La microbiota es la línea de defensa de nuestro intestino: como si de un perímetro de seguridad se tratara, permite o prohíbe el paso a nuestro torrente sanguíneo de lo que llegue a sus puertas. El criterio de qué es peligroso y qué es seguro lo ha ido perfeccionando durante cientos de miles de años hasta que ha llegado a formarse una idea muy clara de qué es y qué no es comida.

Y los ultraprocesados no son comida. Que algo sea digerible no significa que sea nutritivo, ni siquiera significa que sea inofensivo para la salud. Y como los ultraprocesados no son comida y en menos de setenta años al cuerpo no le ha dado tiempo a adaptarse a ellos, producen la respuesta inmunitaria más efectiva de nuestro organismo: la inflamación.

¿Te suena esa incómoda hinchazón después de las comidas? Es tu microbiota agotada. Porque a medida que se van acumulando los ataques, la microbiota se va cansando, se va quedando sin recursos y, cada vez más dañada, va perdiendo su capacidad de asimilación de nutrientes, de producción de serotonina y de respuesta inmunitaria.

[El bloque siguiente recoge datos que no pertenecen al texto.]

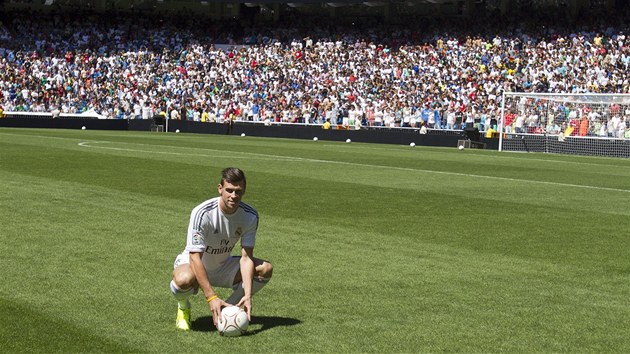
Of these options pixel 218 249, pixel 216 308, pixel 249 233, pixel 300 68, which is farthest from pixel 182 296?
pixel 300 68

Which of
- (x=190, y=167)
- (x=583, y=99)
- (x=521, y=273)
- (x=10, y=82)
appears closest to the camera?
(x=521, y=273)

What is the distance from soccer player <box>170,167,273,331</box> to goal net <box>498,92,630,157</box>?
1364 inches

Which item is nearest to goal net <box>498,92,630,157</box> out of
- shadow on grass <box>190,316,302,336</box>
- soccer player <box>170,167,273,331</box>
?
shadow on grass <box>190,316,302,336</box>

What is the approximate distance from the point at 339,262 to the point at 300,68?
53.7 meters

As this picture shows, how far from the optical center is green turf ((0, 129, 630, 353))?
26.7 ft

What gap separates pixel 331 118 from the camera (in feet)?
190

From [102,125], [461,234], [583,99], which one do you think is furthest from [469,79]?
[461,234]

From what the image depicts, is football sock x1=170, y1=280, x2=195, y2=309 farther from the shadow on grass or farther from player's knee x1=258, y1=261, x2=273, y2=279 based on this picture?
player's knee x1=258, y1=261, x2=273, y2=279

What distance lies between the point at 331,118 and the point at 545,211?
39.9m

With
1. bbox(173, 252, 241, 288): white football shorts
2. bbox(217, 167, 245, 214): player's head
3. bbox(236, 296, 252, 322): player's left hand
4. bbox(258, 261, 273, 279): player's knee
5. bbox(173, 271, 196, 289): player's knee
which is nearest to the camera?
bbox(217, 167, 245, 214): player's head

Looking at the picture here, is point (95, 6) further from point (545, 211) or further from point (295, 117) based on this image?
point (545, 211)

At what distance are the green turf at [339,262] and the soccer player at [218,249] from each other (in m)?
0.28

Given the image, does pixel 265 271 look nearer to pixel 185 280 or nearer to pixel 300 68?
pixel 185 280

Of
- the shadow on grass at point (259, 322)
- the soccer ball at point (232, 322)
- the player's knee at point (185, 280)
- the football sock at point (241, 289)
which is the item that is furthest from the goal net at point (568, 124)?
the soccer ball at point (232, 322)
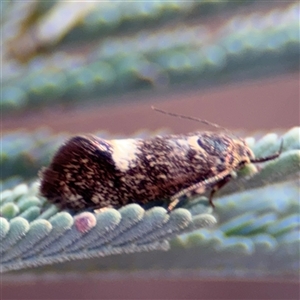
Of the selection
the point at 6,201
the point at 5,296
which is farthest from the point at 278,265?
the point at 5,296

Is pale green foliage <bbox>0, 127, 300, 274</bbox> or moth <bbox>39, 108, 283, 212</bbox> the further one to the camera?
moth <bbox>39, 108, 283, 212</bbox>

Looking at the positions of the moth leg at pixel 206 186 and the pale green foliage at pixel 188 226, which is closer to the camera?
the pale green foliage at pixel 188 226

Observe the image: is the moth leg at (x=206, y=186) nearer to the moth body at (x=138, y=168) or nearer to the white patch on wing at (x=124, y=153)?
the moth body at (x=138, y=168)

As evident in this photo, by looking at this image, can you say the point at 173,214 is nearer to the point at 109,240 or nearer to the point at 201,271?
the point at 109,240

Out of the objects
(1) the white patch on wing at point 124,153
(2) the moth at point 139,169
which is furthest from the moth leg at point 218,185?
(1) the white patch on wing at point 124,153

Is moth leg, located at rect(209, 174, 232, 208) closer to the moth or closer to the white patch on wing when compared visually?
the moth

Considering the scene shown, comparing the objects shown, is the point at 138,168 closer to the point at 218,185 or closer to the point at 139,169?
the point at 139,169

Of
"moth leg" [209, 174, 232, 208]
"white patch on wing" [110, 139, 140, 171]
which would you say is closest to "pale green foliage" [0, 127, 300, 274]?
"moth leg" [209, 174, 232, 208]

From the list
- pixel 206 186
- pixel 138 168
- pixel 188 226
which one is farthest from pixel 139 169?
pixel 188 226
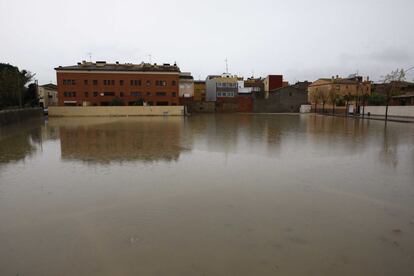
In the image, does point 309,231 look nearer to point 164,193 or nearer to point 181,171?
point 164,193

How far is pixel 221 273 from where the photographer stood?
4184mm

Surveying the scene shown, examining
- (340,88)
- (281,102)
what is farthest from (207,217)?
(340,88)

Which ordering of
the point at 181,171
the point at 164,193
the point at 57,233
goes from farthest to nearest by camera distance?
the point at 181,171
the point at 164,193
the point at 57,233

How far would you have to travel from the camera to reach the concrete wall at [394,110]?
137 feet

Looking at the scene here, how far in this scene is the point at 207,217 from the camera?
6145 millimetres

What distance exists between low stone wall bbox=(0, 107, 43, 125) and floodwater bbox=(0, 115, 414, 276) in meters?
22.1

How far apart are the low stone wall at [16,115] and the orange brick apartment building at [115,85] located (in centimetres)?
1165

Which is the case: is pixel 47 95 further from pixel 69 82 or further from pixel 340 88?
pixel 340 88

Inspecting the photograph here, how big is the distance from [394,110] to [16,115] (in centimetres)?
4888

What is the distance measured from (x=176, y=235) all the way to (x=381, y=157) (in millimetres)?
10373

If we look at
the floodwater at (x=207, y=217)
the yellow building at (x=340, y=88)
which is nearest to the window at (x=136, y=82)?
the yellow building at (x=340, y=88)

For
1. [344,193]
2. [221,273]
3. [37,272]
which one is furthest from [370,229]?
[37,272]

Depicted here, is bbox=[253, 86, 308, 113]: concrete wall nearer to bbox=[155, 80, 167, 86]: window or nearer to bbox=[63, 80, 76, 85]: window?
bbox=[155, 80, 167, 86]: window

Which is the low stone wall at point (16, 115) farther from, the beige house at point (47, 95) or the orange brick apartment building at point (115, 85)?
the beige house at point (47, 95)
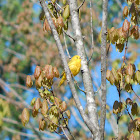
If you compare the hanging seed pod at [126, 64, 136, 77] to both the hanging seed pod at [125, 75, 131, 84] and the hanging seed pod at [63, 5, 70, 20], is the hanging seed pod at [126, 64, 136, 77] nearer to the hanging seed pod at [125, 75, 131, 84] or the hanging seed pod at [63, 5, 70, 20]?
the hanging seed pod at [125, 75, 131, 84]

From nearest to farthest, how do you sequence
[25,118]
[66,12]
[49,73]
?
[49,73]
[25,118]
[66,12]

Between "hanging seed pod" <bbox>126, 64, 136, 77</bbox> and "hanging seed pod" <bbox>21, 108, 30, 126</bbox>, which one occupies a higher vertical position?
"hanging seed pod" <bbox>126, 64, 136, 77</bbox>

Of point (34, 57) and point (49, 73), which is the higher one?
point (34, 57)

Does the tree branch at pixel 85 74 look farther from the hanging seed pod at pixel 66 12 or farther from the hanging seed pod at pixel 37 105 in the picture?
the hanging seed pod at pixel 37 105

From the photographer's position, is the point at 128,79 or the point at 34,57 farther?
the point at 34,57

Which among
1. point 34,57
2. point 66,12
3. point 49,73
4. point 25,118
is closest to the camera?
point 49,73

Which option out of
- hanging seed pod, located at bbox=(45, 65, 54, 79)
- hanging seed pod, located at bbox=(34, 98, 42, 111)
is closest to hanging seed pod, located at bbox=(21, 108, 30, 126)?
hanging seed pod, located at bbox=(34, 98, 42, 111)

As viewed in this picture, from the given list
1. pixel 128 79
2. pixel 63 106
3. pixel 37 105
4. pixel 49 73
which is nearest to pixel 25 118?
pixel 37 105

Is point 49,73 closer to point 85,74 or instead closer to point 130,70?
point 85,74

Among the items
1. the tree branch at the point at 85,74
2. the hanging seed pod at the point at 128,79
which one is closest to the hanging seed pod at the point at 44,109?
the tree branch at the point at 85,74

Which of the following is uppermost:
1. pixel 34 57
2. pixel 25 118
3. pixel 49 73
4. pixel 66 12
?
pixel 34 57

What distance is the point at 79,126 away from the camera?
27.9 feet

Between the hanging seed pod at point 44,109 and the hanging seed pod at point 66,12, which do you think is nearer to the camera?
the hanging seed pod at point 44,109

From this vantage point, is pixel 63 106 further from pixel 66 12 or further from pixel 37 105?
pixel 66 12
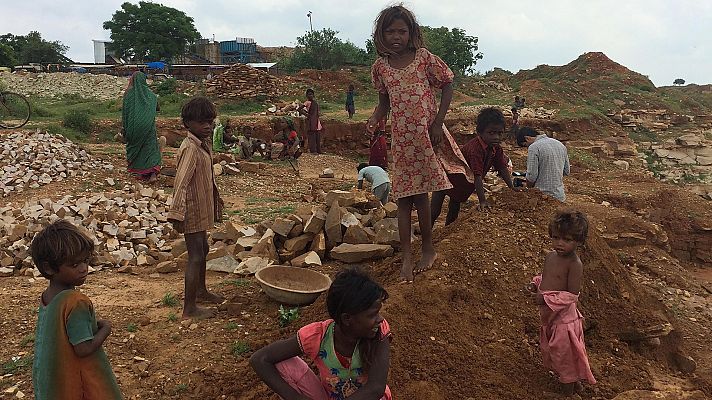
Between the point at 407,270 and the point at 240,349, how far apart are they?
1.16 meters

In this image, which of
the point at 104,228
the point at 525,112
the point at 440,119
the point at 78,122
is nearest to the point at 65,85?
the point at 78,122

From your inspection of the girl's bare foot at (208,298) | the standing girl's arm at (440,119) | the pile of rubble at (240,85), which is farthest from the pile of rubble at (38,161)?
the pile of rubble at (240,85)

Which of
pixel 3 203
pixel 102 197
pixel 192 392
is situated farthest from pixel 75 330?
pixel 3 203

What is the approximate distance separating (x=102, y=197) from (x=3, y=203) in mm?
1459

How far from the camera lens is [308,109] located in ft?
44.0

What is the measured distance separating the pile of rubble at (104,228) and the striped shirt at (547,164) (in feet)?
11.7

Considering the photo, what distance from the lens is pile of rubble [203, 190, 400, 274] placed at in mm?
4539

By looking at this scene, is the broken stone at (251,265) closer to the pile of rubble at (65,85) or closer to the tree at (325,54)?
the pile of rubble at (65,85)

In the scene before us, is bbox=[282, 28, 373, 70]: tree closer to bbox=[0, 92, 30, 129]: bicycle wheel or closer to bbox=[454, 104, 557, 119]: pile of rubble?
bbox=[454, 104, 557, 119]: pile of rubble

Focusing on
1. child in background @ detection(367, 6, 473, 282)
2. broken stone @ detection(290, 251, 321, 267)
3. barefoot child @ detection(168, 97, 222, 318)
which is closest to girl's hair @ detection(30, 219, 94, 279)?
barefoot child @ detection(168, 97, 222, 318)

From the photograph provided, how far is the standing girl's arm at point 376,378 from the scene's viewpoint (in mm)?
1971

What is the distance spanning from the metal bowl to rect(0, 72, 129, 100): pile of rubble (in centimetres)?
1975

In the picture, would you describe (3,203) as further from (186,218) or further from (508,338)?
(508,338)

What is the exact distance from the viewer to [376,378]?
1978mm
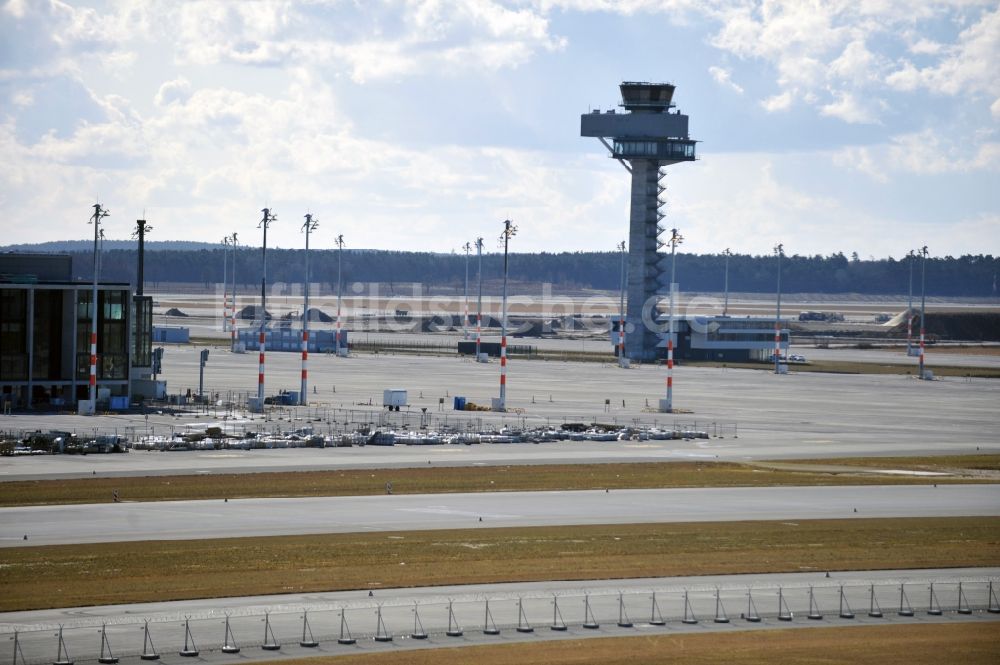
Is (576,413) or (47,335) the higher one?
(47,335)

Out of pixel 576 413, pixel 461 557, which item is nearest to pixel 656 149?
pixel 576 413

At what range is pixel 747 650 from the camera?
37562mm

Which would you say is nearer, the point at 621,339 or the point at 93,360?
the point at 93,360

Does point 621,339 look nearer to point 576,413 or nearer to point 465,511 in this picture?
point 576,413

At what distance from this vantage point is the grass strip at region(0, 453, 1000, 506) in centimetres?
6041

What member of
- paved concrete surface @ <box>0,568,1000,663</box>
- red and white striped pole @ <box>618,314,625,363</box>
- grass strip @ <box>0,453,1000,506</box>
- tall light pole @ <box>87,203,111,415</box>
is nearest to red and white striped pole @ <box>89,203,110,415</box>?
tall light pole @ <box>87,203,111,415</box>

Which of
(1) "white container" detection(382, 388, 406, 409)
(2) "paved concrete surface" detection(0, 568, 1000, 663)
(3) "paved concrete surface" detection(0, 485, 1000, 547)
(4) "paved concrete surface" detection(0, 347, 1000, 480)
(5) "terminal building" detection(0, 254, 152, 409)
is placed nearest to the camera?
(2) "paved concrete surface" detection(0, 568, 1000, 663)

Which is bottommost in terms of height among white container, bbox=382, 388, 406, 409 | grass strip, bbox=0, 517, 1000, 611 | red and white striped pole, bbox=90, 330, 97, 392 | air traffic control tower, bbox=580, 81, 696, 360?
grass strip, bbox=0, 517, 1000, 611

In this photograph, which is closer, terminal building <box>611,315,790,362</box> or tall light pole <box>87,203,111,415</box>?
tall light pole <box>87,203,111,415</box>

Y ahí es cuando lo que comemos llega a inflamarnos más allá del intestino. ¿Sabes cuál es uno de los principales efectos de la inflamación en nuestro cerebro? La desregulación del adipostato. Un hipotálamo inflamado necesita unos niveles de leptina e insulina cada vez más altos para reaccionar y apagar el «modo» escasez. Y entramos en espiral, porque cuantas más células grasas tenemos, más inflamación y más resistencia a la leptina generamos.

Y cada vez nos cuesta más perder cada kilo. Cada vez estamos más cansados, más inflamados y más desnutridos, pero la verdad es que poco podemos hacer contra un cerebro que está luchando con todos sus recursos por mantenernos con vida en esa hambruna extrema que le simulamos con lo que comemos y con un nuevo ecosistema en el que el hambre está completamente desbocada.

Y es que el hambre desbocada es gran parte del problema, porque mucho más allá del hambre natural que detona la leptina cuando empieza a bajar el índice de grasa corporal necesario, vivimos secuestrados por el hambre emocional que paliamos con el placer que nos produce comer para anestesiarnos y el hambre exacerbada por los productos refinados y ultraprocesados con los que nos alimentamos.